Surface Solar Radiation Variability in Complex Cloud-Aerosol Environments: New Insights from Observations and High-Resolution Simulations
J. Gristey1,2, G. Feingold2, I.B. Glenn3, K.S. Schmidt4 and H. Chen4
1Cooperative Institute for Research in Environmental Sciences (CIRES), University of Colorado, Boulder, CO 80309; 720-491-1089, E-mail: Jake.J.Gristey@noaa.gov
2NOAA Chemical Sciences Laboratory (CSL), Boulder, CO 80305
3Joint Institute for Regional Earth System Science and Engineering (JIFRESSE), UCLA, Los Angeles, CA 90095
4University of Colorado, Laboratory for Atmospheric and Space Physics (LASP), Boulder, CO 80309
Ubiquitous shallow cumulus clouds exhibit detailed three-dimensional (3D) spatial structure leading to complex variability in surface solar irradiance (SSI). Hygroscopic aerosol embedded in the cloud field introduces additional scattering and absorption, further modulating SSI. The SSI variability in this environment is encapsulated by the shape of the SSI probability density function (PDF), which is typically bi-modal representing separately the cloud shadows and the gaps between (e.g., Fig. 1a).
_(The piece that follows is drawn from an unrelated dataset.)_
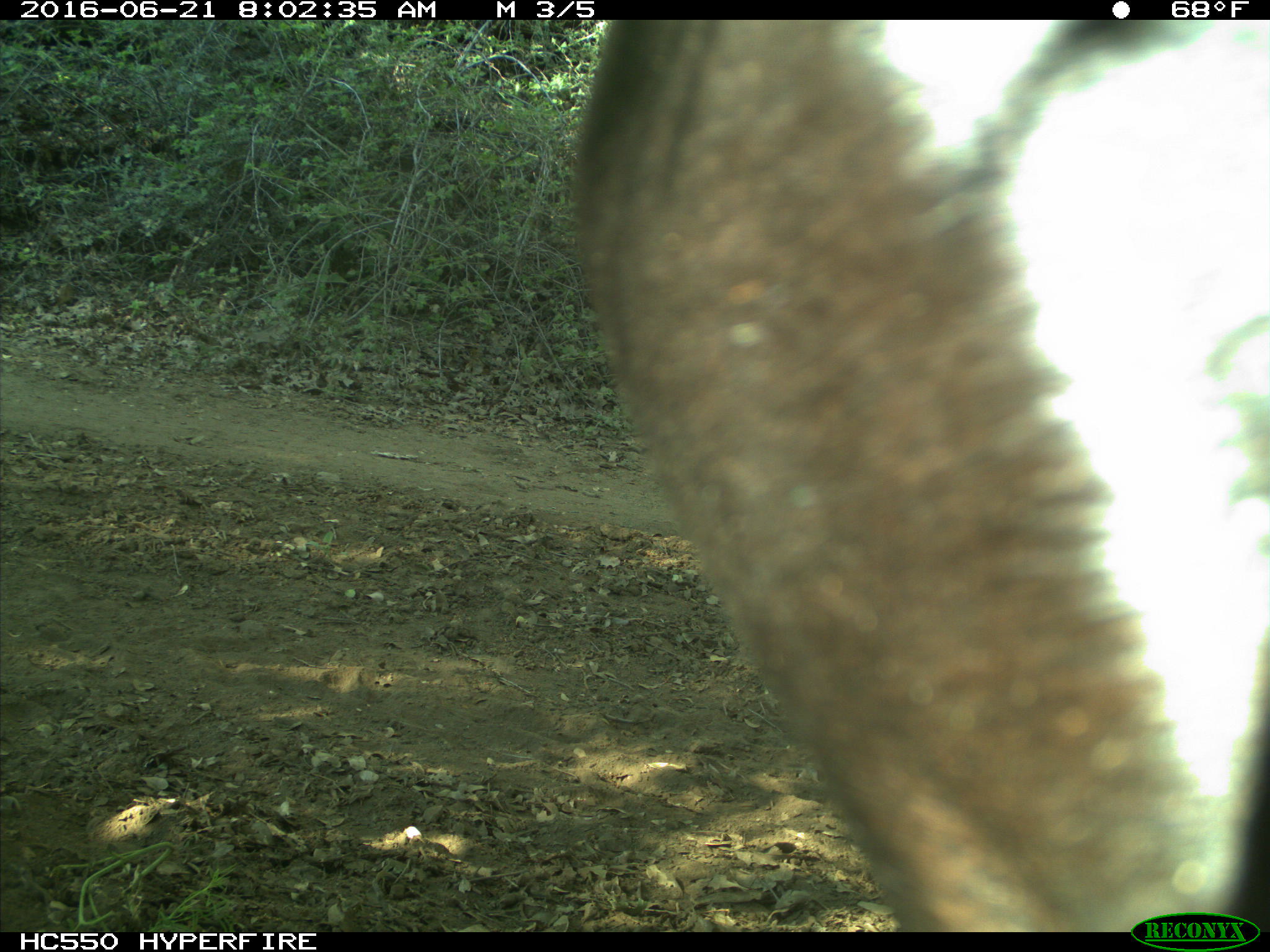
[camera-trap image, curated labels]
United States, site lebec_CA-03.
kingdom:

However, detailed understanding of the relationship between cloud and aerosol properties, and the SSI PDF shape, has remained elusive. Here, we compare observations of SSI at the Southern Great Plains Atmospheric Observatory in Oklahoma, with simulated SSI derived from large eddy simulation and Monte-Carlo 3D radiative transfer for a variety of shallow cumulus cases. First, this presentation will reveal the stark differences between simulated SSI when 3D radiative effects are included or neglected (e.g., Fig. 1b). The observed SSI PDF shape is only reproduced when 3D radiative effects are included, providing direct observational evidence for 3D radiative effects. Next, a machine learning framework will be introduced for predicting the SSI PDF using just a handful of key cloud and aerosol properties. It will be demonstrated how well the SSI PDF can be predicted relative to traditional 1D radiative transfer, while bypassing the computational expense of 3D radiative transfer. Finally, machine learning inference techniques will be described that permit quantification of the relative importance of each predictor and aid in the understanding of physical controls on SSI variability, thereby uncovering the key role of aerosol embedded in the cloud field. The new findings have important implications for solar renewable energy assessment and highlight the potential significance of shortwave 3D radiative effects in atmospheric modeling. Opportunities and challenges for future parameterization of shortwave 3D radiative effects in high-resolution atmospheric models will be discussed.
Figure 1. Probability density functions of down-welling surface solar irradiance at the Southern Great Plains atmospheric observatory on June 27 2015 from 13:00-16:00 local time, based on (a) observations and (b) large eddy simulation employing 1-D (orange) and 3-D (blue) radiative transfer.